# REQUIREMENTS
Reproduce every one of the records below verbatim, omitting the pictures.

# DATA PROVIDED
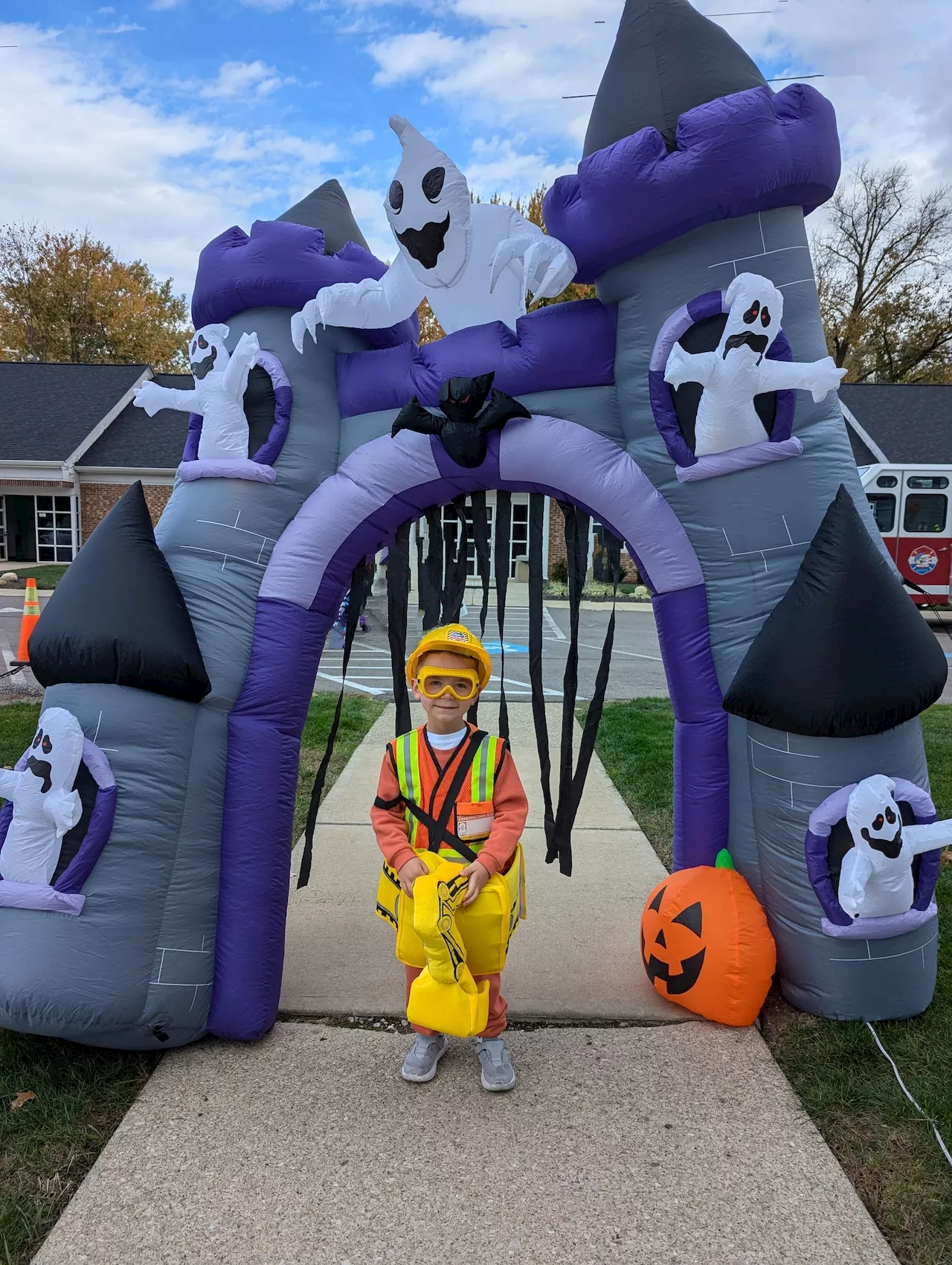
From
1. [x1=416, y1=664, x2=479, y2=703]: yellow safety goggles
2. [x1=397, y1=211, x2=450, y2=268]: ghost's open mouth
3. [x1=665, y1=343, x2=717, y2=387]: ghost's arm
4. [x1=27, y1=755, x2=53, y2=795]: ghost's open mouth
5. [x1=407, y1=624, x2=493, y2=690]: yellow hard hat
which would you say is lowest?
[x1=27, y1=755, x2=53, y2=795]: ghost's open mouth

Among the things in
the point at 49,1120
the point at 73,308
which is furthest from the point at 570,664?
the point at 73,308

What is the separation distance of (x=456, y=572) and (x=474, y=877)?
1.34 m

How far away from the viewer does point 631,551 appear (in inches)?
118

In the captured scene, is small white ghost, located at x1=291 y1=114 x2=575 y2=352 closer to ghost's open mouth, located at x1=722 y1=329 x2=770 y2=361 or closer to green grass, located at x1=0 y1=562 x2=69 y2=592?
ghost's open mouth, located at x1=722 y1=329 x2=770 y2=361

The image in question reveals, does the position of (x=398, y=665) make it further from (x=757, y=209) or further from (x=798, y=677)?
(x=757, y=209)

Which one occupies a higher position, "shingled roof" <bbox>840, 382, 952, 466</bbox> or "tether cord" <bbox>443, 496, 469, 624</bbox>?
"shingled roof" <bbox>840, 382, 952, 466</bbox>

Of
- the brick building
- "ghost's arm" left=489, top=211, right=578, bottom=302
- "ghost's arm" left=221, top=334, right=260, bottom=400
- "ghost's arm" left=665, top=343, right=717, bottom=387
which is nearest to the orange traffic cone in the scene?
"ghost's arm" left=221, top=334, right=260, bottom=400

# TASK ANSWER
From
1. [x1=416, y1=664, x2=479, y2=703]: yellow safety goggles
2. [x1=397, y1=211, x2=450, y2=268]: ghost's open mouth
3. [x1=665, y1=343, x2=717, y2=387]: ghost's arm
4. [x1=27, y1=755, x2=53, y2=795]: ghost's open mouth
5. [x1=407, y1=624, x2=493, y2=690]: yellow hard hat
which would you say is lowest?
[x1=27, y1=755, x2=53, y2=795]: ghost's open mouth

Among the things in
the point at 49,1120
the point at 73,308
which is furthest from the point at 570,664?
the point at 73,308

What is the separation distance of (x=456, y=572) and (x=474, y=877)?
1.34 m

How far away from the viewer does point 631,551 appear (in inches)?
118

In the captured scene, is small white ghost, located at x1=291 y1=114 x2=575 y2=352 closer to ghost's open mouth, located at x1=722 y1=329 x2=770 y2=361 or closer to green grass, located at x1=0 y1=562 x2=69 y2=592?
ghost's open mouth, located at x1=722 y1=329 x2=770 y2=361

The image in question reveals, does the position of (x=398, y=665) make it further from (x=757, y=209) or further from (x=798, y=677)?
(x=757, y=209)

Which one occupies a higher position, "shingled roof" <bbox>840, 382, 952, 466</bbox> or "tether cord" <bbox>443, 496, 469, 624</bbox>?
"shingled roof" <bbox>840, 382, 952, 466</bbox>

Of
- the brick building
- "ghost's arm" left=489, top=211, right=578, bottom=302
- "ghost's arm" left=221, top=334, right=260, bottom=400
- "ghost's arm" left=665, top=343, right=717, bottom=387
which is nearest to the orange traffic cone in the scene?
"ghost's arm" left=221, top=334, right=260, bottom=400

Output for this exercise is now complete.